The Coast Live Oak is an evergreen tree native to the central and southern coasts of California. It flowers in the spring and produces small acorns. This oak is able to thrive in a coastal environment because it is able to tolerate the marine fog that brings sea salt. These trees vary greatly in size, and can grow to be 80 feet tall in the right conditions, and can live to be 250 years old. The Coast Live Oak can be identified by its small oval-shaped leaves which are dark green in color, and contain spiny lateral edges.

A Valley Oak Tree (Quercus lobata)

The Valley Oak is a deciduous tree also found in the central and southern regions of California. It is an endemic species, meaning that it can only be found here in California. These trees can have a lifespan of up to 600 years, and can reach heights of up to 100 feet. The Valley Oak does not require much water, but can have root systems that extend farther than 60 feet, making it a tree that is resilient and suitable to thrive in various climates. The trees produce greenish-yellow flowers when temperatures become warmer and fruit with long acorns.
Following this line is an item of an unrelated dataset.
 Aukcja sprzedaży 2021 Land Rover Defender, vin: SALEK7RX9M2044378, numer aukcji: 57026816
The green, medium-sized lobed leaves change color and fall when temperatures become colder.

The Digger Pine, also known as the California Foothill Pine or Gray Pine is a coniferous evergreen that is also endemic to California. It produces needles in gray-green bundles of three, along with large, heavy pine cones. Many local tribes utilized these trees for their seeds, cones, bark, and needles for food, utility, and medicinal purposes. The name “Digger Pine” may have come from those who dug into the ground to retrieve fallen pine cones. This tree is also very resilient and can thrive in areas on the edges of the Mojave Desert which receive only three inches of rain annually. Digger Pines can live as long as 200 years, and the tallest recorded height was 160 feet tall!
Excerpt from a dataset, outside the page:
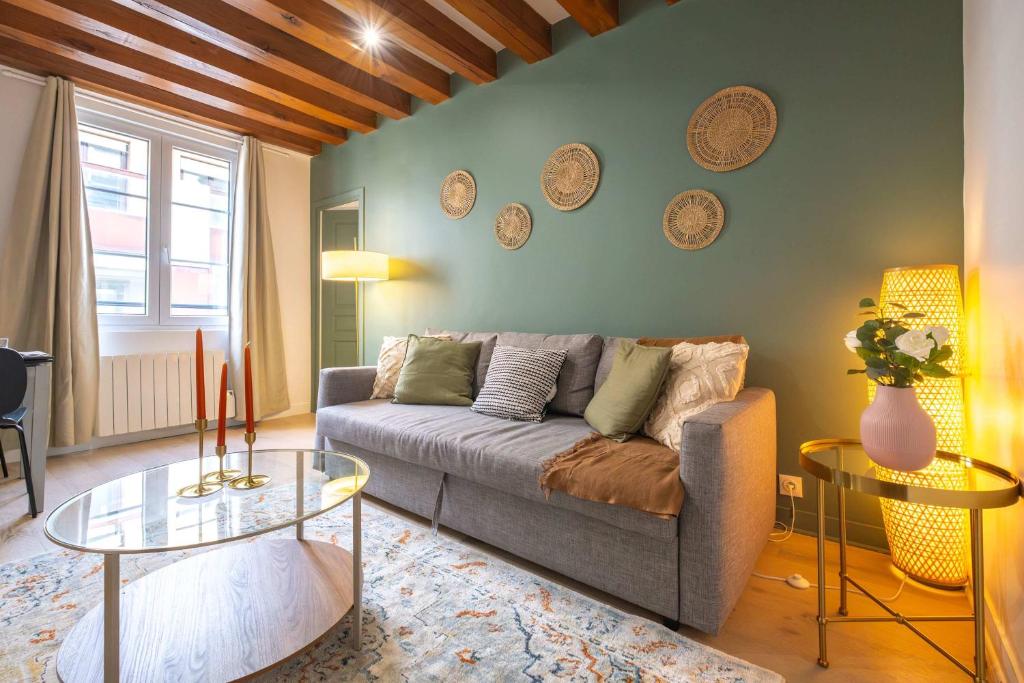 Elegant 1 BR - Palais Royal 2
Remember that trees are natural resources that provide us with clean air, and they should be treasured and respected. Not only do they serve us and our community, they also provide homes for many local birds, insects, and mammals. These are just a few examples of trees that are commonly found in our area. Las Pilitas is a great resource for learning about native trees, including those listed here and many more. Each species is different and has something special to offer the community and the ecosystem in which it lives. What kinds of trees live near you? Are they deciduous or evergreen? Are there any conifers?